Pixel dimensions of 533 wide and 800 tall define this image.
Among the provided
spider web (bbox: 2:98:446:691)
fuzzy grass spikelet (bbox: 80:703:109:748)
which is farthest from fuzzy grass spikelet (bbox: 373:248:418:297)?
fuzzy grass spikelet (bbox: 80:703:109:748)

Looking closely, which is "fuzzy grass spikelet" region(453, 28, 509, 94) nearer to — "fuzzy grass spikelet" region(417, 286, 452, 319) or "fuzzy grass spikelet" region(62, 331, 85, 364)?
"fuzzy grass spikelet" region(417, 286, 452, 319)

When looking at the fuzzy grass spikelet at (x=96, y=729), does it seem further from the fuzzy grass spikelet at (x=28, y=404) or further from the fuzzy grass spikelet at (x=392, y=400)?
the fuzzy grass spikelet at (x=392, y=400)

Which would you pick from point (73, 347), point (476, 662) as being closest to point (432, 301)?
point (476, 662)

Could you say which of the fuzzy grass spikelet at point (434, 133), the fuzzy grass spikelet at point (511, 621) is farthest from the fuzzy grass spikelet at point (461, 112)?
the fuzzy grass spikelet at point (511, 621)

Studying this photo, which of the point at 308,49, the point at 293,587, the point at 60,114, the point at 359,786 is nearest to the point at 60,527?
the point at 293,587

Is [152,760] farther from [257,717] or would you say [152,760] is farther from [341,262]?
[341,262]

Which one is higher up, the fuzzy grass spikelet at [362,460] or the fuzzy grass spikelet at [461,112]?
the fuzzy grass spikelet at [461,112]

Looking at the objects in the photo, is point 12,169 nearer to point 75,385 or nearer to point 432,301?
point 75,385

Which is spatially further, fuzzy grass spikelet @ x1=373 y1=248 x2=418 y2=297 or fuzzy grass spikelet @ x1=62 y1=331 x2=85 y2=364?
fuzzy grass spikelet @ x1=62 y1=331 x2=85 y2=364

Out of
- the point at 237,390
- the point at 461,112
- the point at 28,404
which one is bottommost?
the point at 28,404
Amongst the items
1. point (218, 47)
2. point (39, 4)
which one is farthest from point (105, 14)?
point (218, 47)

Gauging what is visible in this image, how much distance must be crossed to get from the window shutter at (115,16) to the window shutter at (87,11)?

---------------

Exercise objective> Copy out the lines above exactly, starting at the line that contains "Which one is higher" and ending at the final line, with both of those lines included.

In response>
Which one is higher up, the fuzzy grass spikelet at [362,460] or the fuzzy grass spikelet at [461,112]?
the fuzzy grass spikelet at [461,112]

Looking at the objects in the photo, is point 12,169 nearer to point 75,385 or nearer to point 432,301?
point 75,385

Which is spatially further, fuzzy grass spikelet @ x1=373 y1=248 x2=418 y2=297 or fuzzy grass spikelet @ x1=62 y1=331 x2=85 y2=364?
fuzzy grass spikelet @ x1=62 y1=331 x2=85 y2=364

Out of
- the point at 237,390
- the point at 461,112
- the point at 28,404
which one is bottommost?
the point at 28,404
Amongst the items
1. point (218, 47)
2. point (39, 4)
which one is farthest from point (105, 14)?
point (218, 47)

Gauging what is visible in this image, how much distance must be crossed to get from the window shutter at (115,16) to the window shutter at (87,11)?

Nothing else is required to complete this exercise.